Os valores hedonistas, expressos através do culto do corpo, da beleza, do bem-estar e da saúde, têm cada vez mais importância, e não param de crescer as ofertas comerciais que exploram este desejo da sociedade. Basta olharmos para as inúmeras dietas publicitadas, um pouco por todo o lado, que prometem melhor saúde e mais longevidade. Num ímpeto reformista, o Estado pretende agora controlar as calorias dos cidadãos, privando-os de pequenos prazeres alimentares. O governo, através de despacho, criou uma série de restrições à venda de produtos alimentares nos bares do SNS, elaborando para o efeito um autêntico Index com os alimentos proibidos: hambúrgueres, cachorros quentes, pizas ou lasanhas, rissóis, croquetes, pastéis de bacalhau, etc.
Esta iniciativa legislativa é excessiva, infantiliza os portugueses, e tem no seu espírito um fundamentalismo perigoso: obriga a que sejamos todos saudáveis, através do cumprimento de um modelo alimentar. Com esta imposição o homem fica impedido de usufruir de alguns prazeres alimentares; de tal forma impedido, que deixa de ser humano. Ora, este paternalismo de Estado conflitua com a liberdade individual. Neste caso, o Estado retira aos cidadãos a liberdade de, num espaço público e sem prejudicar terceiros, comer um croquete ou um pastel de massa folhada.
Vivemos num tempo confuso e repleto de contradições. Alternamos entre um Estado que legisla em nome de um homo indvidualis — que decide o que fazer da sua própria vida, liberto das imposições morais coletivas —, e um Estado que legisla em sentido oposto, publicando uma lista de alimentos proibidos, pondo de parte a liberdade individual. Afinal em que é que ficamos? Permitimos, em nome da liberdade individual, algumas das pequenas satisfações da vida ou impomos aos portugueses uma verdadeira vida monástica dominada por renúncias alimentares?
Recentemente foram denunciados vários casos de refeições servidas nas escolas a crianças em más condições e sem o mínimo de qualidade. É justamente nestes casos, em que existem interesses económicos e corporativos de empresas do sector, que o Estado tem de intervir e zelar pela alimentação de quem não tem alternativa. Torna-se necessário garantir o mínimo de qualidade das refeições fornecidas às crianças e também nos hospitais aos doentes, pois ambos correspondem a grupos fragilizados. E poderíamos continuar com mais exemplos, para chegarmos à conclusão de que o Estado perdeu uma certa racionalidade ética.
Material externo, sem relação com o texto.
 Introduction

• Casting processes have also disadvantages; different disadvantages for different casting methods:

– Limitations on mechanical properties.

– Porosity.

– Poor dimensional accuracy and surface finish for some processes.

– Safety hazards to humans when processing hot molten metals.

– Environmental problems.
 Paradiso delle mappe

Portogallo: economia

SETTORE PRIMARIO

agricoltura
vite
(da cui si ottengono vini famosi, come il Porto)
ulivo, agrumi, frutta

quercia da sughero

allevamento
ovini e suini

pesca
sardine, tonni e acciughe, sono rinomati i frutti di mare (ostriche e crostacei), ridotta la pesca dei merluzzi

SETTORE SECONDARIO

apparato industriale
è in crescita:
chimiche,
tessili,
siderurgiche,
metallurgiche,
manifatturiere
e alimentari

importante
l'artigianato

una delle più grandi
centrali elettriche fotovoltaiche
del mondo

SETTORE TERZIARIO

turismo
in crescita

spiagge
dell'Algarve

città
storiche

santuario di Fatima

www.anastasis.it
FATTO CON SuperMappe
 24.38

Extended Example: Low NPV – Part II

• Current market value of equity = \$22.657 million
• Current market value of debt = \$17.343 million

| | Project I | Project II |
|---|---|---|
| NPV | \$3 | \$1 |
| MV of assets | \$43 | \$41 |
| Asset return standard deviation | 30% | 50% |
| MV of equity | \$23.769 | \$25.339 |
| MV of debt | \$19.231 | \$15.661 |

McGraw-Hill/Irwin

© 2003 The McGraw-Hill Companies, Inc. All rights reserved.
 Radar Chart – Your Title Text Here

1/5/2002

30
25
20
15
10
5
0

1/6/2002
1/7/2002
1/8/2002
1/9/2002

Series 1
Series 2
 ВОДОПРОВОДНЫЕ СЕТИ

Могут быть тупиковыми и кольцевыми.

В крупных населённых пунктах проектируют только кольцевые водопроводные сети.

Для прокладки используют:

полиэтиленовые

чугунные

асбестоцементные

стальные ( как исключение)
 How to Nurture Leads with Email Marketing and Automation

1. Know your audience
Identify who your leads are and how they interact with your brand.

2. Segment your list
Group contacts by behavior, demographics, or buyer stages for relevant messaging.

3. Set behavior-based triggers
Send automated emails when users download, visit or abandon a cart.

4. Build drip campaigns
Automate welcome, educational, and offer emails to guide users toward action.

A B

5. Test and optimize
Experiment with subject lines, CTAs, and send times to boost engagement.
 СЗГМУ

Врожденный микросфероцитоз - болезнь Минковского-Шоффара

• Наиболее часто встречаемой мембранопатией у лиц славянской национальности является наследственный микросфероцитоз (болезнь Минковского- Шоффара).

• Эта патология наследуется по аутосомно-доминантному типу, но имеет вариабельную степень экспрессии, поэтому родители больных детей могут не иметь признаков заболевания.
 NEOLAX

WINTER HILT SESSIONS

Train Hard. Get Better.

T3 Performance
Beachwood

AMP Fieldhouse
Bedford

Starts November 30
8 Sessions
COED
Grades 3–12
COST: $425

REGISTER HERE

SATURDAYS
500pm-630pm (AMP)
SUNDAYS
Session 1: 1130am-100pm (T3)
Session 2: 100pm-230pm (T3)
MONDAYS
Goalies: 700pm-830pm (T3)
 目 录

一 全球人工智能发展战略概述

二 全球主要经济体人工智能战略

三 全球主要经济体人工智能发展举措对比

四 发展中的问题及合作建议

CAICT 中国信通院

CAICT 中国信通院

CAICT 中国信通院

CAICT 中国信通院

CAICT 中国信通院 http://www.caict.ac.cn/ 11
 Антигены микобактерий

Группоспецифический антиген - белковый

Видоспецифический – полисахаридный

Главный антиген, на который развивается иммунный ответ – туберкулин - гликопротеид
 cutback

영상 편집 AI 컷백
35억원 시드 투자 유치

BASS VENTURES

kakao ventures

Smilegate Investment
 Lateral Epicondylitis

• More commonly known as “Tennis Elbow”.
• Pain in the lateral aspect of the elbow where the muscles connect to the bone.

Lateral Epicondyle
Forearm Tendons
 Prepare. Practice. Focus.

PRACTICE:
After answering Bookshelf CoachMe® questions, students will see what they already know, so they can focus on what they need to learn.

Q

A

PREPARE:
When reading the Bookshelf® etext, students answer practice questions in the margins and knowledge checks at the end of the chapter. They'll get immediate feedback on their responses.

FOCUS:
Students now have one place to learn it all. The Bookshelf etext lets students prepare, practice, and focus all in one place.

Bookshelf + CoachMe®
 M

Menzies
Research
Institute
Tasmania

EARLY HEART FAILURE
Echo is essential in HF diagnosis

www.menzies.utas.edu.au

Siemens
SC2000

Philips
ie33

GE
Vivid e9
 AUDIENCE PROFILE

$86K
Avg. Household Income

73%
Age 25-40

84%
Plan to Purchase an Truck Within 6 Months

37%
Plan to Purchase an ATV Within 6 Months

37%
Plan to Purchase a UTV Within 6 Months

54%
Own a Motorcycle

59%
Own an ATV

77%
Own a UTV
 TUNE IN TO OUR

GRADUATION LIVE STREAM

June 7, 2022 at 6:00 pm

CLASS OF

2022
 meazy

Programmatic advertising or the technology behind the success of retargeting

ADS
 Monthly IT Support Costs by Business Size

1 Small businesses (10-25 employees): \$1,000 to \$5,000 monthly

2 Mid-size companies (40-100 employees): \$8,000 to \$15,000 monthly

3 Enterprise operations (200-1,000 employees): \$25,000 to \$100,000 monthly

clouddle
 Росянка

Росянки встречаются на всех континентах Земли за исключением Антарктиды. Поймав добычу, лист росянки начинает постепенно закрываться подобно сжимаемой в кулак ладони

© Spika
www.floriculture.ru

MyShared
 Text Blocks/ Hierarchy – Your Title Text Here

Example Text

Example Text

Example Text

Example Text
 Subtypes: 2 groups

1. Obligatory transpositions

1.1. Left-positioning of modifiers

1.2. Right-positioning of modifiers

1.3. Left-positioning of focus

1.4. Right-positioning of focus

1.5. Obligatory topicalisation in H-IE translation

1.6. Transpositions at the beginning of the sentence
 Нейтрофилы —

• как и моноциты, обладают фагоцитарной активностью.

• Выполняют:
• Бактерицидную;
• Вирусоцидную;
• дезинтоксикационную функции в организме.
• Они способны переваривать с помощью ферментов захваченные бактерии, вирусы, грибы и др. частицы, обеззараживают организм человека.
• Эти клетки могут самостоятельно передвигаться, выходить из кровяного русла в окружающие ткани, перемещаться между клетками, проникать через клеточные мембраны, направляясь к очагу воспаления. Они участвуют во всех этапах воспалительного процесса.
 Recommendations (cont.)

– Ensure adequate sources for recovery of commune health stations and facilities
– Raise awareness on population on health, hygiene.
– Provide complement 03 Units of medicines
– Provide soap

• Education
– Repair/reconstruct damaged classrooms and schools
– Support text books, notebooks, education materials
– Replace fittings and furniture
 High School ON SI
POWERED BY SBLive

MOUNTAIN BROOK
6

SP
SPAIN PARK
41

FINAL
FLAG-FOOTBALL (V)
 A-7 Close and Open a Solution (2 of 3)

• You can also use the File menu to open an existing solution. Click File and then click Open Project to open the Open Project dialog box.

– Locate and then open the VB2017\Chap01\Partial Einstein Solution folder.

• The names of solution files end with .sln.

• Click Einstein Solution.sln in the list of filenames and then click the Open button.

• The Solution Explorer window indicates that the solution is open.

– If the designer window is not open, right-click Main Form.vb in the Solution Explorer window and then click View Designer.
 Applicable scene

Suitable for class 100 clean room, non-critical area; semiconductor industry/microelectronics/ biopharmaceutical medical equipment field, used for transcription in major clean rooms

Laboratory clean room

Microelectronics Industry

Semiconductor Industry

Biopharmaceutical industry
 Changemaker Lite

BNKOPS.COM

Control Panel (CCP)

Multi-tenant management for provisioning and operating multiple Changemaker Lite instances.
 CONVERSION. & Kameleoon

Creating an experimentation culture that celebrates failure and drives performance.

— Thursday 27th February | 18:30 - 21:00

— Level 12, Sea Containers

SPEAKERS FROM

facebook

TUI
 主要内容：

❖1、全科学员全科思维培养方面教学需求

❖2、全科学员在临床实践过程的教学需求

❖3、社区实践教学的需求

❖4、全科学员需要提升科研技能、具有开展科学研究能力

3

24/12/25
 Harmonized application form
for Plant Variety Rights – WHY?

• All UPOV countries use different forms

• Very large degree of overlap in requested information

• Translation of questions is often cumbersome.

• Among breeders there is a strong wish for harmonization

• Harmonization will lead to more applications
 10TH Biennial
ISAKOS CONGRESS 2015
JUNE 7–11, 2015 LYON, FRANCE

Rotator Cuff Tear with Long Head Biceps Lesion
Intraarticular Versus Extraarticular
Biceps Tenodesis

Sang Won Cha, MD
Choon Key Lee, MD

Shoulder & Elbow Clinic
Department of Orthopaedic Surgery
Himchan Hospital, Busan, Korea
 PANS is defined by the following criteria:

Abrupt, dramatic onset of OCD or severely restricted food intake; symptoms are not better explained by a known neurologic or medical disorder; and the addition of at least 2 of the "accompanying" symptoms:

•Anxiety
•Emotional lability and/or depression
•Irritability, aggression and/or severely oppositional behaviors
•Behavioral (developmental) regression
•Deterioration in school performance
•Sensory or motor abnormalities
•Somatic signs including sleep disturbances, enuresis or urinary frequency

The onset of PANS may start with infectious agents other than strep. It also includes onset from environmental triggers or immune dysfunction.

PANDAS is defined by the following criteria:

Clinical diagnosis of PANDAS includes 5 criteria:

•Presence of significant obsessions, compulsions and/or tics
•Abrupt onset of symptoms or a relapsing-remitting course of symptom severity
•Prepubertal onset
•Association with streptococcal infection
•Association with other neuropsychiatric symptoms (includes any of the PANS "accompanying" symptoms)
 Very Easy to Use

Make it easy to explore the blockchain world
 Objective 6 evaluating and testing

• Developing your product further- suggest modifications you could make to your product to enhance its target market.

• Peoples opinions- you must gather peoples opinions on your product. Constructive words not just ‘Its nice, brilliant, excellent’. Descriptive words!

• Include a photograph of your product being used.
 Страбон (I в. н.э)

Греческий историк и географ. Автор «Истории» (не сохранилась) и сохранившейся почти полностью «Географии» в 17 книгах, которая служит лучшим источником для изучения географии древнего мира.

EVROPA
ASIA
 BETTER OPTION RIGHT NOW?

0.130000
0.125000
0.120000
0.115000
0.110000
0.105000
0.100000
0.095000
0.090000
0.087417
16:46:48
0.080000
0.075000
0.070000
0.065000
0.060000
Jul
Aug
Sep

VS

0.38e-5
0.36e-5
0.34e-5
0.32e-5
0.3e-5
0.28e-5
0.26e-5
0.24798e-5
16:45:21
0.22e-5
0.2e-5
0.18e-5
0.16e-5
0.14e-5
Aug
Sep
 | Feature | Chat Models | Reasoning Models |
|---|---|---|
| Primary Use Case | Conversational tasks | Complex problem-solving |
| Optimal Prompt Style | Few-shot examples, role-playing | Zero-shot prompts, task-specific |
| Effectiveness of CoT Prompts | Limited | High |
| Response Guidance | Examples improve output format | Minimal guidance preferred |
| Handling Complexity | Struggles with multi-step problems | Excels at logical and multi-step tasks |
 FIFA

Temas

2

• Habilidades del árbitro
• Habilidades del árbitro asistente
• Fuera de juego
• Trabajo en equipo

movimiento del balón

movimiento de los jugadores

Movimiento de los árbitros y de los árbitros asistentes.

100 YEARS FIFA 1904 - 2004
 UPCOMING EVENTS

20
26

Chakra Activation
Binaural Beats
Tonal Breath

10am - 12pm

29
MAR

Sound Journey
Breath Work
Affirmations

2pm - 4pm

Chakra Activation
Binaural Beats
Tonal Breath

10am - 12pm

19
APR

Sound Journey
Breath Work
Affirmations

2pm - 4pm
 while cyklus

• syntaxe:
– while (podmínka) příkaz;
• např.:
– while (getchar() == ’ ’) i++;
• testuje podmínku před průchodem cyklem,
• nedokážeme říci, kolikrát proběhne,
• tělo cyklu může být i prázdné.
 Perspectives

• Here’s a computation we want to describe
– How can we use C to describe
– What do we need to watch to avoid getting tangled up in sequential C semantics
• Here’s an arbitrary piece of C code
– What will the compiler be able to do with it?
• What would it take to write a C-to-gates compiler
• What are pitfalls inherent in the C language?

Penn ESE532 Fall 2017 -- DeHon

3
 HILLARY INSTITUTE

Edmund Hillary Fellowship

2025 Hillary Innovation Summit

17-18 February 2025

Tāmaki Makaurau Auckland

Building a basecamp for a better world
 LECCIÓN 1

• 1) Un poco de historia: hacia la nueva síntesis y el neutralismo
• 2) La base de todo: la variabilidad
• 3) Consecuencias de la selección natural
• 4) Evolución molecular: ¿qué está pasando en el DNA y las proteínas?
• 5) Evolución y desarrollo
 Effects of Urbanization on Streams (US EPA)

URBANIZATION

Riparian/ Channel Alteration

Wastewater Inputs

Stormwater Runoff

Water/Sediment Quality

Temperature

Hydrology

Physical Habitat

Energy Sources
Do meu ponto de vista, aquilo que está aqui em causa não é a necessidade de defender bons hábitos alimentares e a educação da população nesse sentido. Julgo que este aspeto é consensual. A procura de uma vida saudável através da alimentação, infelizmente já há muito tempo que deixou de ser uma recomendação com bases científicas para se tornar numa autêntica religião com fiéis seguidores. É preciso denunciar a idolatria da saúde e do bem-estar, o fundamentalismo em redor de uma vida castradora, cheia de hábitos saudáveis, mas que conduz todos os anos milhares de pessoas à depressão. Muitas delas são pessoas normais que, por levarem uma vida profissional e familiar difícil e atribulada, nem sempre conseguem alimentar-se como gostariam ou ir ao ginásio com a frequência desejada. Esta idolatria do corpo, e a obsessão pela saúde e pelo bem-estar, está a criar em muitas pessoas sentimentos de culpa irracionais e que podem conduzir não apenas a um sentimento coletivo de frustração, com ainda a algumas doenças psiquiátricas.
Precisamos urgentemente de mais bom senso na vida social e política. Não faz mal à saúde comer de vez quando um croquete e um pastel de bacalhau. O que é perigoso são os excessos, sejam eles alimentares ou legislativos.